6. L’agente a‑t‑elle omis de considérer la preuve et décidé de refuser le report du renvoi sans égard à la preuve, agissant ainsi de façon abusive et arbitraire?
[76]On fait valoir, au nom de Mme Alexander, que l’agente n’a pas tenu compte des éléments de preuve qui lui étaient présentés, à savoir :
a) la première demande de Mme Alexander fondée sur des considérations humanitaires n’avait pas pris en considération l’intérêt supérieur des enfants et sa deuxième demande, toujours en instance, traiterait la question de l’intérêt supérieur des enfants;
b) Mme Alexander est la seule pourvoyeuse de soins à ses deux enfants et le seul parent qu’ils aient;
c) Mme Alexander a obtenu une ordonnance de la Cour de justice de l’Ontario lui confiant les soins et la garde physique de ses enfants;
d) un psychologue a recommandé que les enfants ne soient pas séparés de leur mère et affirmé que l’intérêt supérieur des enfants commandait qu’ils demeurent avec elle;
e) la Société d’aide à l’enfance de Toronto a fourni une opinion portant que le seul motif justifiant la séparation des enfants de leurs parents est d’assurer leur sécurité et leur protection.

• Données fournies

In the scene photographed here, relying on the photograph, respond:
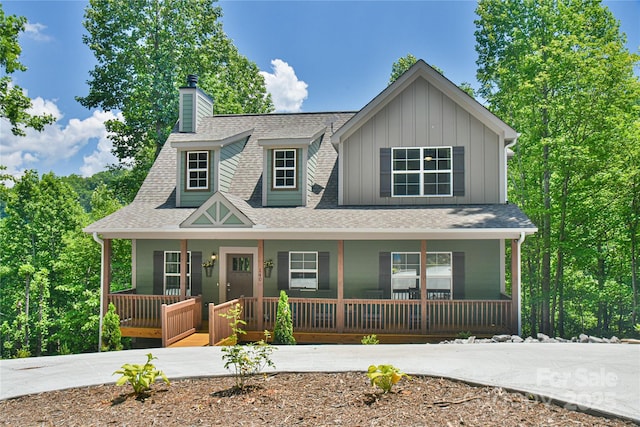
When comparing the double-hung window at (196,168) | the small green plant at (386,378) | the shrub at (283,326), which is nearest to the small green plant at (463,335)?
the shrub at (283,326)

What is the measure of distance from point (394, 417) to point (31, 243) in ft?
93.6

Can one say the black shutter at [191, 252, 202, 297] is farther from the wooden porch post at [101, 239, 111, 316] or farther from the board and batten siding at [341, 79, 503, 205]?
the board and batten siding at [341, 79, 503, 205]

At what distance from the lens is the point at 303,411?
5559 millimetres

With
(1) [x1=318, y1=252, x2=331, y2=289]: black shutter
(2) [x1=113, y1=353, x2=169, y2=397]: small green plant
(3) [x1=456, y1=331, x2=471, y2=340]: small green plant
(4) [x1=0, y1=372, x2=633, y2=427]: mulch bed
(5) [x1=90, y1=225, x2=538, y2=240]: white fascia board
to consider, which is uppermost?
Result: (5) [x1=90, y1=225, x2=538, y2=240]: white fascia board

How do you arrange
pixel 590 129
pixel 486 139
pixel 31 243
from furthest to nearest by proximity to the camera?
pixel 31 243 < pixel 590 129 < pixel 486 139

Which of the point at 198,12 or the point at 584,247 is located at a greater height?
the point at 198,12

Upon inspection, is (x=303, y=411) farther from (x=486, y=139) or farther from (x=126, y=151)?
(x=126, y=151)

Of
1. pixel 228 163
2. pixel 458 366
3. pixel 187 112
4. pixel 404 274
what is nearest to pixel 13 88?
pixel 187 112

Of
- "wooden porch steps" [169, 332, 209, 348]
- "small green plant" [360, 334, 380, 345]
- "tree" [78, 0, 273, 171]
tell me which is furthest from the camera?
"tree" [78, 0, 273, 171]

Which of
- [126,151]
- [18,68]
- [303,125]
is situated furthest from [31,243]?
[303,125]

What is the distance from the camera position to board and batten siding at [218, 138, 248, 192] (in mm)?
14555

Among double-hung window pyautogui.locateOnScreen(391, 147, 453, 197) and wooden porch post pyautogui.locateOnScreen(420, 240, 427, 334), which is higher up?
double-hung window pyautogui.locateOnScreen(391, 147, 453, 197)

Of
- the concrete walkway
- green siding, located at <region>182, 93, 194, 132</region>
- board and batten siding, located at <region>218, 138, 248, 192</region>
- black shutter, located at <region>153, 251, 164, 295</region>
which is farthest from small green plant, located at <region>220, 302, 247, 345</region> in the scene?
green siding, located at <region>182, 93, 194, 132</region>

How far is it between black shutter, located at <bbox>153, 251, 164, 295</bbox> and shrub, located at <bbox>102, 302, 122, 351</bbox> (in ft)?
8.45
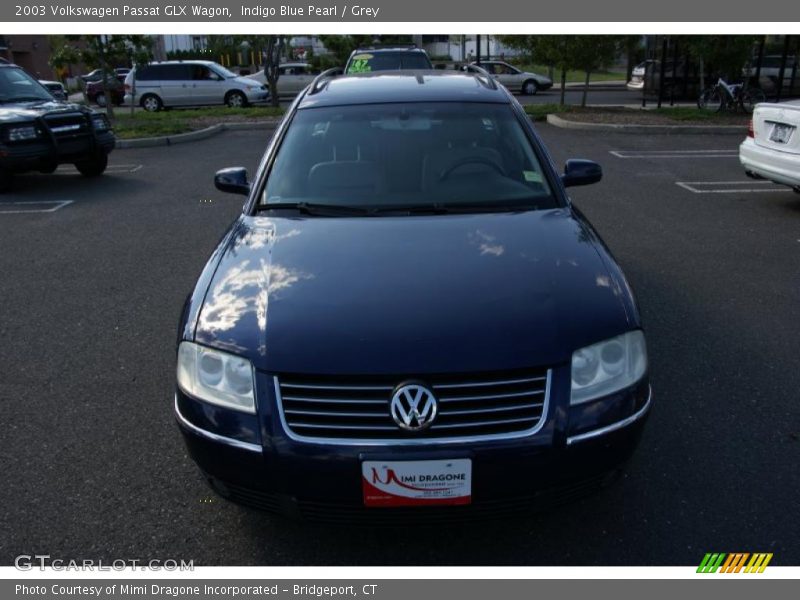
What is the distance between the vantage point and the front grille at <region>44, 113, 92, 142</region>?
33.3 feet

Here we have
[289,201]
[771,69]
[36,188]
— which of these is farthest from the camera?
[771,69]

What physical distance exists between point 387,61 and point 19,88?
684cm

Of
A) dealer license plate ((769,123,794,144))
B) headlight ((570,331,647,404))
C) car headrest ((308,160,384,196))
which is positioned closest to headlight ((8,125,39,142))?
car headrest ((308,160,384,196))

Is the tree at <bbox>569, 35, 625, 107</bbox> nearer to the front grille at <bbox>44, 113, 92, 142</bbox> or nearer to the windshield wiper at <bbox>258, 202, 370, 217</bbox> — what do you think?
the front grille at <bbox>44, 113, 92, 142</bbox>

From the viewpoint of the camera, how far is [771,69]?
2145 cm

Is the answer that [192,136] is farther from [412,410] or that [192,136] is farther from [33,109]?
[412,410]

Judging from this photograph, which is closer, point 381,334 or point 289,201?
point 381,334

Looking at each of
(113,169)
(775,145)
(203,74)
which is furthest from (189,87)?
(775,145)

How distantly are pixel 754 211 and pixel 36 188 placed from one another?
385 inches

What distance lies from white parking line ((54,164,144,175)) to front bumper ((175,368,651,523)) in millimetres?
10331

• Consigne
Pouvez-vous recopier fidèlement le passage du texte fourni qui commence par « 6. L’agente a‑t‑elle » et se termine par « abusive et arbitraire? » ? Appuyez-vous uniquement sur le texte fourni.

• Réponse
6. L’agente a‑t‑elle omis de considérer la preuve et décidé de refuser le report du renvoi sans égard à la preuve, agissant ainsi de façon abusive et arbitraire?